A US astronaut and two Russian cosmonauts have reached the International Space Station (ISS) in record time.
Expedition 64 saw Kate Rubins, Sergey Ryzhikov and Sergey Kud-Sverchkov launch from the Baikonur Cosmodrome in Kazakhstan at 10.45am local time on Wednesday.
Three hours and three minutes later, their Soyuz MS-17 capsule docked with the ISS after just two orbits of the Earth.
Russian space agency Roscosmos said it was the “first time in history” that so few orbits were needed to reach the space station.
Before 2013, journeys to the ISS typically took around two days but improvements since then mean they now take around six hours.

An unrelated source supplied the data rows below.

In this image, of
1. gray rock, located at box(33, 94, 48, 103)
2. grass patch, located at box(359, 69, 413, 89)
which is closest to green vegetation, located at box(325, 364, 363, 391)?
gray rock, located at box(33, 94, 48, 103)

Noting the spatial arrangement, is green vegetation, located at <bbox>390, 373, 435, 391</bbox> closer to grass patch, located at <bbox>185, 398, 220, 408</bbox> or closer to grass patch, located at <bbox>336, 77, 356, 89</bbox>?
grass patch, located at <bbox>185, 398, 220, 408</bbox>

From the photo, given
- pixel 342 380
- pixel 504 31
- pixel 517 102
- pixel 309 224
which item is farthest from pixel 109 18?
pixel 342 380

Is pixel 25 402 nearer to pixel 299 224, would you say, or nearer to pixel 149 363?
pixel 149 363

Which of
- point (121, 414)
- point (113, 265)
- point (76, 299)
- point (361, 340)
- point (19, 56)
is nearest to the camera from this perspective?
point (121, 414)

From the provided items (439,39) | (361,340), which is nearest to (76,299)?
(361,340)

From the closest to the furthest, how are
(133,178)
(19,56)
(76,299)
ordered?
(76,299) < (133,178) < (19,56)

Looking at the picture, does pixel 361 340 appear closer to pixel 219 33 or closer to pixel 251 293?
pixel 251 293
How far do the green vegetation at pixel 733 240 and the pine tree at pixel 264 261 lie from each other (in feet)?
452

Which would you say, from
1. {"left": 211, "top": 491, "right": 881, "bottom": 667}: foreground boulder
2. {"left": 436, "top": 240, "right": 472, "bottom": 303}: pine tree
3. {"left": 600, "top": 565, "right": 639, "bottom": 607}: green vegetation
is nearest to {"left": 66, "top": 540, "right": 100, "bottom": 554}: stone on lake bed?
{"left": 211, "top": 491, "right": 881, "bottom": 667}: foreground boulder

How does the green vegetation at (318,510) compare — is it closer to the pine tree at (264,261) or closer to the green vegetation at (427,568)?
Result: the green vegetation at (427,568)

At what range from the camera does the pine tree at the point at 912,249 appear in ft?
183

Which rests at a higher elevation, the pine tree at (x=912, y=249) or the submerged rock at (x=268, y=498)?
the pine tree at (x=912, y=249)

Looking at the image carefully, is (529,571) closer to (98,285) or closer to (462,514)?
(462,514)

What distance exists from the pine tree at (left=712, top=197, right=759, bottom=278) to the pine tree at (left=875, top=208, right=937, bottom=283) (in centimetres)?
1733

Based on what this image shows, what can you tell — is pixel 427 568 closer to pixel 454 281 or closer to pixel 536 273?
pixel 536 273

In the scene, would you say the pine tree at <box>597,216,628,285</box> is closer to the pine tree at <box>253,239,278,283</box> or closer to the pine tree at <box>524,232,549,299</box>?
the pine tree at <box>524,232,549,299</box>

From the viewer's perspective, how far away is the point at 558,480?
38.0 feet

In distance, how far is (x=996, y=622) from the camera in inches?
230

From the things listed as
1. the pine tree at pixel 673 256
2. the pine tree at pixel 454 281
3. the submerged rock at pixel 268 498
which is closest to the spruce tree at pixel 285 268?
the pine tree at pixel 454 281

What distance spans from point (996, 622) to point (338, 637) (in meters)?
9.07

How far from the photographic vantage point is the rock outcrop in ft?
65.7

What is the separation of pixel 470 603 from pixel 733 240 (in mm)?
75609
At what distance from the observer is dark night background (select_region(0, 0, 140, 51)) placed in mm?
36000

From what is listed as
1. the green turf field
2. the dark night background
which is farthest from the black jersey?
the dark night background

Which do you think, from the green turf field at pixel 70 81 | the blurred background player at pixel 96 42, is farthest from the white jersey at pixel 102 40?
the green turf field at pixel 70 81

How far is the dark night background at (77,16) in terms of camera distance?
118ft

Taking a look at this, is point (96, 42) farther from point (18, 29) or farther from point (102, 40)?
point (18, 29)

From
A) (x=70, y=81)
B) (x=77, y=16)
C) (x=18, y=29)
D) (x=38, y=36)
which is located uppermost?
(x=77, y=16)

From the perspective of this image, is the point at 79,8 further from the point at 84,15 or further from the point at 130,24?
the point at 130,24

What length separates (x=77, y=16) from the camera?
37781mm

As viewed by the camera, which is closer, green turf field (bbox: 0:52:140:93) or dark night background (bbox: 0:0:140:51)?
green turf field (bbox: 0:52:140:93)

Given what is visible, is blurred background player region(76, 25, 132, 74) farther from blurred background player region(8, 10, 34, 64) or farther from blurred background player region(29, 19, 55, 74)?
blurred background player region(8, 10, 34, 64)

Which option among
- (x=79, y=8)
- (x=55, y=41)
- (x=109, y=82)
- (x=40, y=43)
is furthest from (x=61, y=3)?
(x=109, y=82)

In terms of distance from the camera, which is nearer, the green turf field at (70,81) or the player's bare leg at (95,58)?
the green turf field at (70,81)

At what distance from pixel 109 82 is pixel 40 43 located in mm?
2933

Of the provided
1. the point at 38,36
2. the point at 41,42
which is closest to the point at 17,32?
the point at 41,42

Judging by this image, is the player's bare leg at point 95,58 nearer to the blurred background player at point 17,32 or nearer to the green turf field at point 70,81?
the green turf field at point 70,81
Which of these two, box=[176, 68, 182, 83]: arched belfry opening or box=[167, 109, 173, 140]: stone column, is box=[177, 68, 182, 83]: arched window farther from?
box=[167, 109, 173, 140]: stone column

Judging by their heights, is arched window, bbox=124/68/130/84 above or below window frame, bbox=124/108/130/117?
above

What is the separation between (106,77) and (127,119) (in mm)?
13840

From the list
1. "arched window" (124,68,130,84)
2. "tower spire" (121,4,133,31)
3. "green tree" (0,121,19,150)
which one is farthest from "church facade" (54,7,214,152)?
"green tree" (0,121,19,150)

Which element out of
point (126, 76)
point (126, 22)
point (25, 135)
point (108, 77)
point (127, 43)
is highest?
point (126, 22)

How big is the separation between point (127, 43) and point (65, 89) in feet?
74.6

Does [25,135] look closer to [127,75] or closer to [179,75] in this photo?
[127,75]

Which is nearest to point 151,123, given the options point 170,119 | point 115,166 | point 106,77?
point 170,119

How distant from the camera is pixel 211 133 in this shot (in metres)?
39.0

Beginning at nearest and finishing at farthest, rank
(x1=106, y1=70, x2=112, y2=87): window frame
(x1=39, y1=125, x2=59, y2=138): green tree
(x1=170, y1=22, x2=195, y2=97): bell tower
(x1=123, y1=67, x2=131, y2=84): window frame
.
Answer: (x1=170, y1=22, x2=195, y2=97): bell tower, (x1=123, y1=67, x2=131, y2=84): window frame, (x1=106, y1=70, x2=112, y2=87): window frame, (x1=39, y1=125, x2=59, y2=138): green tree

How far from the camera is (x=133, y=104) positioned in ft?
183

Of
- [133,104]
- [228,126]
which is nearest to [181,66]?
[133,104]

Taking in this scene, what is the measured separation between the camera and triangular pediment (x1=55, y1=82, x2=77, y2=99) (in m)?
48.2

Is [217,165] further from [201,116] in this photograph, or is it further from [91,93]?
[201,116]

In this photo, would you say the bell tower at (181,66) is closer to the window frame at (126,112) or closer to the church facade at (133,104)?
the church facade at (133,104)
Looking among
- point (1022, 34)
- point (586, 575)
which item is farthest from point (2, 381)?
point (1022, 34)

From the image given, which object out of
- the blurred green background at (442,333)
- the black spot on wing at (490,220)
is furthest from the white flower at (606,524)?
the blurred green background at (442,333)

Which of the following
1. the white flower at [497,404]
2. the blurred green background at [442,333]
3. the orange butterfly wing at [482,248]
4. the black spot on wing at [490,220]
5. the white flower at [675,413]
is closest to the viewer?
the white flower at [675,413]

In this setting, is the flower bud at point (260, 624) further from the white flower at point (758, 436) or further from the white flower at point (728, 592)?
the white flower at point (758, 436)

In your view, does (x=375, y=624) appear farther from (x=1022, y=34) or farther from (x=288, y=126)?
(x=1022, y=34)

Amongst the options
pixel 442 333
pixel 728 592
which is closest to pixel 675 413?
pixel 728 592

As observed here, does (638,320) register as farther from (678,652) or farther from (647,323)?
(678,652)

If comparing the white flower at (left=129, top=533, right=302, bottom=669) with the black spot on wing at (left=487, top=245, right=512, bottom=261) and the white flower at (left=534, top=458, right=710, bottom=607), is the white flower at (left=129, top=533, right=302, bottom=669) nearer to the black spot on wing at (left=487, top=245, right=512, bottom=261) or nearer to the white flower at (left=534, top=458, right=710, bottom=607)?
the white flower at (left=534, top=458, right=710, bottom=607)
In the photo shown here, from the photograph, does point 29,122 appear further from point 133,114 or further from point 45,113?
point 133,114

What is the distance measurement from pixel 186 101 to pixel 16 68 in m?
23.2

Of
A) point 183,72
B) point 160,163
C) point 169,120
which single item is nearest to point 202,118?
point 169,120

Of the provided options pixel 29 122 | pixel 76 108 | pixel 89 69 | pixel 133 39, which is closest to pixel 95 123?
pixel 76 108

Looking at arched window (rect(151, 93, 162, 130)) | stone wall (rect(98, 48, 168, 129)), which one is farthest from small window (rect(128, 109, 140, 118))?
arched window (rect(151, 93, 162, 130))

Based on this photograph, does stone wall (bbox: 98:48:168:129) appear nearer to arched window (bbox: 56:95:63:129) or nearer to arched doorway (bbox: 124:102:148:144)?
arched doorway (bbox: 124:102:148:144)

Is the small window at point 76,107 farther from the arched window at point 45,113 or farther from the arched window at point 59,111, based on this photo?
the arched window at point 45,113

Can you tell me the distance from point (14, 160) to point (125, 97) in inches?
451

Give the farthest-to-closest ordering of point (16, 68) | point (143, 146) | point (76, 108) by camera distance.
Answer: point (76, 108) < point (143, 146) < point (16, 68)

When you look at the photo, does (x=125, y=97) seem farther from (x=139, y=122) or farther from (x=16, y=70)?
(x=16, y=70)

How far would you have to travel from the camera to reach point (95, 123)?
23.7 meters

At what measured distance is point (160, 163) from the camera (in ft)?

Spacecraft need to match the velocity and altitude of the space station before they can use small boosters to safely navigate the final few metres and attach to it.
Unfavourable conditions meant that the last crewed launch to the ISS, Demo-2, took an entire day to dock with the ISS after launch.
The latest trip was not just quicker than any crewed mission before it, but also any cargo mission.
The Soyuz capsule will remain attached to the ISS until 21 October, when it will be used to return Nasa astronaut Chris Cassidy and Russian cosmonauts Anatoly Ivanishin and Ivan Vagner back to Earth.
Next month marks the 20th anniversary of a continuous human presence aboard the ISS, as well as the arrival of four new additions: Nasa astronauts Victor Glover, Michael Hopkins, Shannon Walker and Japan’s Soichi Noguchi.
The foursome will launch aboard the SpaceX Crew-1 from US soil, lifted into orbit by the reusable Falcon 9 rocket.